:: THE TASK ::
Convert every text line of the material below into a JSON array of strings, with one string per line. Omit blank lines and the picture.

:: DATA ROWS ::
· · · ·

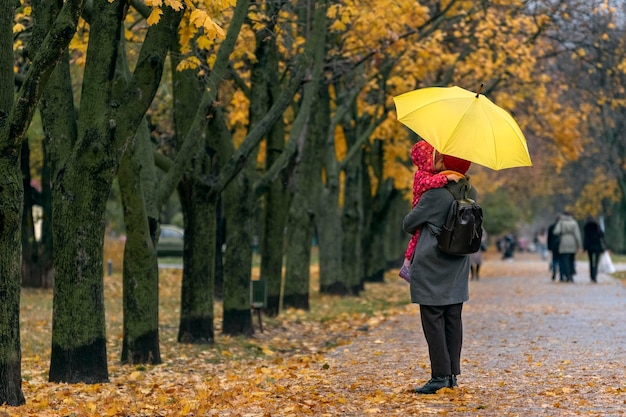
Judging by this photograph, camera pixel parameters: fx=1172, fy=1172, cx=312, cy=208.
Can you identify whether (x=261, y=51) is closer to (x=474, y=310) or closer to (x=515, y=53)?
(x=474, y=310)

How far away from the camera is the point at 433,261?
28.7 ft

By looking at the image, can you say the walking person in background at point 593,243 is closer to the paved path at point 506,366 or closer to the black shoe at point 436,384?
the paved path at point 506,366

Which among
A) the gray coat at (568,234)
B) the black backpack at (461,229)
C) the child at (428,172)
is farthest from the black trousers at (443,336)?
the gray coat at (568,234)

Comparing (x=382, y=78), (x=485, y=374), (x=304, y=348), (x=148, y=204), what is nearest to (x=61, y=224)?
(x=148, y=204)

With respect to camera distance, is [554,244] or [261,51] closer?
[261,51]

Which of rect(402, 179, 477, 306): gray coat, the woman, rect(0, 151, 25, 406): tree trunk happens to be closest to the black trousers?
the woman

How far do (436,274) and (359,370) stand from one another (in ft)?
8.05

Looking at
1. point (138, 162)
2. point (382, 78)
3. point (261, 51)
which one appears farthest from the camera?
point (382, 78)

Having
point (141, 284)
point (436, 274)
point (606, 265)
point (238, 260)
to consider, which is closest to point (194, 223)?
point (238, 260)

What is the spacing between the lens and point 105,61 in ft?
33.6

· · · ·

:: PROBLEM SOLUTION ::
[
  "Judging by this photograph, camera pixel parameters: fx=1172, fy=1172, cx=312, cy=208.",
  "Can you identify whether (x=261, y=51) is closer to (x=474, y=310) or closer to (x=515, y=53)?",
  "(x=474, y=310)",
  "How far away from the camera is the point at 433,261?",
  "28.7 ft",
  "By looking at the image, can you say the walking person in background at point 593,243 is closer to the paved path at point 506,366 or closer to the black shoe at point 436,384?",
  "the paved path at point 506,366",
  "Which among",
  "A) the gray coat at (568,234)",
  "B) the black backpack at (461,229)",
  "C) the child at (428,172)",
  "is farthest from the black trousers at (443,336)?",
  "the gray coat at (568,234)",
  "Comparing (x=382, y=78), (x=485, y=374), (x=304, y=348), (x=148, y=204), what is nearest to (x=61, y=224)?",
  "(x=148, y=204)",
  "With respect to camera distance, is [554,244] or [261,51] closer?",
  "[261,51]",
  "Which of rect(402, 179, 477, 306): gray coat, the woman, rect(0, 151, 25, 406): tree trunk happens to be closest to the black trousers?",
  "the woman",
  "How far do (436,274) and (359,370) stand from one another (in ft)?",
  "8.05",
  "Looking at",
  "1. point (138, 162)",
  "2. point (382, 78)",
  "3. point (261, 51)",
  "which one appears farthest from the camera?",
  "point (382, 78)",
  "Having",
  "point (141, 284)",
  "point (436, 274)",
  "point (606, 265)",
  "point (238, 260)",
  "to consider, which is closest to point (194, 223)?",
  "point (238, 260)",
  "What is the spacing between the lens and point 105,61 in ft?",
  "33.6"
]